PROBLEMS TO WORK ON »
[A] Answer these questions using the forum thread about the FreeBSD 10.1 release, one line per answer, marked the same way:
(i) What version does pkubaj say it is time to update from?
(ii) What revision number does kpa give for the final release?
(iii) What mailing list does pkubaj say they are subscribed to?
[B] List every username that posts in the forum thread about the FreeBSD 10.1 release, each one once.
[C] Write the next part of the forum thread about the FreeBSD 10.1 release, starting after its last post.

EXTRACTED TEXT »
-- -- --
# releng/10.1 is finally marked as RELEASE



## pkubaj (Nov 11, 2014)

Time to finally update from 10.0  Note that builds usually are ready after a few days, so for now you can only update via source.
http://svnweb.freebsd.org/base?view=revision&revision=274371


----------



## kpa (Nov 12, 2014)

There are some last minute commits that you should have to be up to date with the final release. The version is r274401 now:

https://svnweb.freebsd.org/base?view=revision&sortby=rev&sortdir=down&revision=274401


----------



## pkubaj (Nov 12, 2014)

I know, I'm subscribed to svn-src-releng@freebsd.org


----------



## Martillo1 (Nov 14, 2014)

Can we upgrade via freebsd-update? I mean as of today?
-- -- --
ENTRIES SUPPLIED »
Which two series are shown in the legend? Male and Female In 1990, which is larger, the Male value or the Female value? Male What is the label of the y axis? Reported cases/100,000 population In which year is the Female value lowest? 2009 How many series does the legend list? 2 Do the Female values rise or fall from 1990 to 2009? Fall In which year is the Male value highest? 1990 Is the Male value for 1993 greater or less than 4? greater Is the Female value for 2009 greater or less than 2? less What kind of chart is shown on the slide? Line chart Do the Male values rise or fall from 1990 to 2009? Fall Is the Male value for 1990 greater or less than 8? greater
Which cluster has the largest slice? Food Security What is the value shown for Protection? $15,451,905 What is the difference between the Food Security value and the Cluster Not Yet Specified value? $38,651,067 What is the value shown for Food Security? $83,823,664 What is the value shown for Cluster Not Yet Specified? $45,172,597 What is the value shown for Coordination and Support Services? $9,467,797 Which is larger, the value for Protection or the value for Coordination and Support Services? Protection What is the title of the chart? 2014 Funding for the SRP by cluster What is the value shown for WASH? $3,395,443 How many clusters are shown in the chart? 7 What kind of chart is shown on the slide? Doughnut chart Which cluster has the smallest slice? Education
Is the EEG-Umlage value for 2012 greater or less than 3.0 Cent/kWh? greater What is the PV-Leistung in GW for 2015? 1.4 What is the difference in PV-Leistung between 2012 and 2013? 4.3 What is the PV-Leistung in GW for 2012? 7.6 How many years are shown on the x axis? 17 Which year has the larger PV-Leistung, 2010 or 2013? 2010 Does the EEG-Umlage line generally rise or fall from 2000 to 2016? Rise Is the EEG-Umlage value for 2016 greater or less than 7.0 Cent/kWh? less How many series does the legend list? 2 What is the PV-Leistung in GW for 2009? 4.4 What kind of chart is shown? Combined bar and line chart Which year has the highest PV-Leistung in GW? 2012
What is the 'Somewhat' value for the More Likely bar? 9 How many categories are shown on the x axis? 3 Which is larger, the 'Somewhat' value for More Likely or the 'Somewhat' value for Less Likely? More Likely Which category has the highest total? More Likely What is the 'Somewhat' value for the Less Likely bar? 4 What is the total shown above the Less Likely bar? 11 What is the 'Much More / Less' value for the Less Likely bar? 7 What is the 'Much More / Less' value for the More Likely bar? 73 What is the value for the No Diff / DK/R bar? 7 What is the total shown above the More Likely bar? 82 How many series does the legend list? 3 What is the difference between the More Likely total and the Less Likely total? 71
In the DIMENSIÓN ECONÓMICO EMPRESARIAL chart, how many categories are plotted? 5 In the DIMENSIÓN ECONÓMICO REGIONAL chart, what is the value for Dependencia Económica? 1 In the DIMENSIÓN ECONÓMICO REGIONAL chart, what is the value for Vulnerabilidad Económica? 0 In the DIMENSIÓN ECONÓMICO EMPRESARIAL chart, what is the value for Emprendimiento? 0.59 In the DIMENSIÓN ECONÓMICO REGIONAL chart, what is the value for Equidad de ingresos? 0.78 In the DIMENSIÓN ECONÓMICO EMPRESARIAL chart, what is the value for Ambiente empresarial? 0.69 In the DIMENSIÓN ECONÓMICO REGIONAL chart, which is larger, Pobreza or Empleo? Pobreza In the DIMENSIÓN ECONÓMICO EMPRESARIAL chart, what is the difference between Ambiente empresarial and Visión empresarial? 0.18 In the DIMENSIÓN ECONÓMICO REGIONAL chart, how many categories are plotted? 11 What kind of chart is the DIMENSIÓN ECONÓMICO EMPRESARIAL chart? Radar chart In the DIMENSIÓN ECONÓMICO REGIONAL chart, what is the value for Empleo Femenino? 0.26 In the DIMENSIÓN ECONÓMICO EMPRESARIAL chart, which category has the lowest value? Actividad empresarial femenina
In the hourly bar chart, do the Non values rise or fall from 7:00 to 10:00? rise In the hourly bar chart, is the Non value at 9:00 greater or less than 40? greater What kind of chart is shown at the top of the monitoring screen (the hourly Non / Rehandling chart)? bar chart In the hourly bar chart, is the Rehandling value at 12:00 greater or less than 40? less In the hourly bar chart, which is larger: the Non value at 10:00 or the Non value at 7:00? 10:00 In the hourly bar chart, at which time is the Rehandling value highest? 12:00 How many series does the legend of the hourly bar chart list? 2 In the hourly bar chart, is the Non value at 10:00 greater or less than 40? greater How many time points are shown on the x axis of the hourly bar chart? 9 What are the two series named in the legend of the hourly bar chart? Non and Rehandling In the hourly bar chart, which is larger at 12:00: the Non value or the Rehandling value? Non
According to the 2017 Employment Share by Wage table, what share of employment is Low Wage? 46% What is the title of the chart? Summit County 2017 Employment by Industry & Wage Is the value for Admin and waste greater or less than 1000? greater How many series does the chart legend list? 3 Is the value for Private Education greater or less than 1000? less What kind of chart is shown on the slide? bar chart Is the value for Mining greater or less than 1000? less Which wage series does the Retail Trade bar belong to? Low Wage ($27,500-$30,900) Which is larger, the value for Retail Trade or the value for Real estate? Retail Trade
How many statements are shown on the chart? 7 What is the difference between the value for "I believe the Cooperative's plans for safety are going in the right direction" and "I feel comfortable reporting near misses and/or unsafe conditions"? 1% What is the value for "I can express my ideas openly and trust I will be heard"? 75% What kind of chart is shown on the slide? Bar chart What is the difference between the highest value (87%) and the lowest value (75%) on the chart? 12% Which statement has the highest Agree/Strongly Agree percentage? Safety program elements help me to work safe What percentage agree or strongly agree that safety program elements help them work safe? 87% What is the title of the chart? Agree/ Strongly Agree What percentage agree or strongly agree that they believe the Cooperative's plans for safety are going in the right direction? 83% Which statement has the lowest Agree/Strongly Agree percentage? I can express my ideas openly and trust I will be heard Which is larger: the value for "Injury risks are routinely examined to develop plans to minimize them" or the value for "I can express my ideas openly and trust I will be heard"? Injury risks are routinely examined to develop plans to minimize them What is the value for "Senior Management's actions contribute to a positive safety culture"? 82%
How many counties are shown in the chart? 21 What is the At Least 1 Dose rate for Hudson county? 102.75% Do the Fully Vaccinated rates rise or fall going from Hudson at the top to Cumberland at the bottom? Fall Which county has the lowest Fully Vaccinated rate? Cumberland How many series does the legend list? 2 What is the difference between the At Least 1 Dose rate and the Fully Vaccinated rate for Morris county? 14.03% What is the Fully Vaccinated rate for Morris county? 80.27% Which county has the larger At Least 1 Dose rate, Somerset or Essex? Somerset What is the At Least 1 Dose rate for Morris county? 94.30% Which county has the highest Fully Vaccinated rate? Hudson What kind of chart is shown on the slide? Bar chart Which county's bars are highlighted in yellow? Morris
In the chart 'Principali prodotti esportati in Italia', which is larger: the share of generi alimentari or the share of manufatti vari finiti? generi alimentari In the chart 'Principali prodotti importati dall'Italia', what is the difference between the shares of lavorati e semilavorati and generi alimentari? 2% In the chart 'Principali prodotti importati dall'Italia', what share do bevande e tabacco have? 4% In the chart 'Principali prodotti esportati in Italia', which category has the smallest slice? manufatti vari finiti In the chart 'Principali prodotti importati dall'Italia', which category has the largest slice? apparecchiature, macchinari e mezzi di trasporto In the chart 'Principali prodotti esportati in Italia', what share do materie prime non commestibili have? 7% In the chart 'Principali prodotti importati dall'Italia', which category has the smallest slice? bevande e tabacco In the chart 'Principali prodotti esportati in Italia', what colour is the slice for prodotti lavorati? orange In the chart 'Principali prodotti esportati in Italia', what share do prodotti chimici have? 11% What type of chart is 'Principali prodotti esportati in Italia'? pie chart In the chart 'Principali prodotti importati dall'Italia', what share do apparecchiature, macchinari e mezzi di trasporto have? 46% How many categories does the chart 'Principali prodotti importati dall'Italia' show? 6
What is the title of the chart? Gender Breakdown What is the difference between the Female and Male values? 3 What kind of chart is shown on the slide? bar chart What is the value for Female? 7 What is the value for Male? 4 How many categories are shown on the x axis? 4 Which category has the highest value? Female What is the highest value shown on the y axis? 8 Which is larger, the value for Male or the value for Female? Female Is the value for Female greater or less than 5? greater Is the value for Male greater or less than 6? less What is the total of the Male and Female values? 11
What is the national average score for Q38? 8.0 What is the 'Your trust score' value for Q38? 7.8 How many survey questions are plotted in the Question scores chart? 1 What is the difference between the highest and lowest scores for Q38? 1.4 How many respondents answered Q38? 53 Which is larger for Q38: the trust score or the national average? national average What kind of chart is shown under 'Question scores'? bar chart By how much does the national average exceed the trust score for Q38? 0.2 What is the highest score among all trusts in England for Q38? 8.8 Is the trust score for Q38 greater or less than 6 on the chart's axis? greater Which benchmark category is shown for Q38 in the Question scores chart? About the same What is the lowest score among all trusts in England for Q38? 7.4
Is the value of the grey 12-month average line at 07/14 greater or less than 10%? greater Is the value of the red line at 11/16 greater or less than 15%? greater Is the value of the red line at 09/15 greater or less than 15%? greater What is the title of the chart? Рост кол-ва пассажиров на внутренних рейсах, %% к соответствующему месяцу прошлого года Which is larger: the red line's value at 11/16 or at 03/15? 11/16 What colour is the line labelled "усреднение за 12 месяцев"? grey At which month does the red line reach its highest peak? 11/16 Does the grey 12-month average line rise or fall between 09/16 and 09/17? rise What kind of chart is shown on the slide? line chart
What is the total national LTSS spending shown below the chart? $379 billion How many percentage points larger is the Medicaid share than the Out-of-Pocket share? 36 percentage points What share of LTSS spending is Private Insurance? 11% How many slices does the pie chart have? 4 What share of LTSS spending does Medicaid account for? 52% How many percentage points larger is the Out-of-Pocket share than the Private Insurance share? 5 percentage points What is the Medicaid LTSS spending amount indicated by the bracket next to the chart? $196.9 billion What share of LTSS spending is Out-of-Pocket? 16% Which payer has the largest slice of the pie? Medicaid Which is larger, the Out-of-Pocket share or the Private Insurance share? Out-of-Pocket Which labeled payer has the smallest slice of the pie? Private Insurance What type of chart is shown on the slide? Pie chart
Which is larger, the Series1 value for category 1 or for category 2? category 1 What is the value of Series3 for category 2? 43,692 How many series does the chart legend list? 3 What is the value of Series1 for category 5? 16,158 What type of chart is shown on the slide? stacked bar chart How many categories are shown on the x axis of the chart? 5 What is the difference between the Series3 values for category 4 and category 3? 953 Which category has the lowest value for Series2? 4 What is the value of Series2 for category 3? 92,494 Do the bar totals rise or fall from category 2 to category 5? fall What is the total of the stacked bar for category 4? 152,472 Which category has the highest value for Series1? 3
-- -- --
ANSWERS FOR THE TASKS »
[A]
(i) 10.0
(ii) r274401
(iii) svn-src-releng@freebsd.org

[B]
pkubaj
kpa
Martillo1

[C]
----------



## pkubaj (Nov 14, 2014)

I'm not sure but I guess you can, if the necessary files are on update.freebsd.org.


----------



## Juanitou (Nov 14, 2014)

I did it yesterday…


----------



## Beastie (Nov 14, 2014)

Martillo1 said:


> Can we upgrade via `freebsd-update`? I mean as of today?


Yes.


----------



## Martillo1 (Nov 14, 2014)

Ok. Rock and Roll!


----------



## ColdfireMC (Nov 15, 2014)

I updated with freebsd-update, everything went fine.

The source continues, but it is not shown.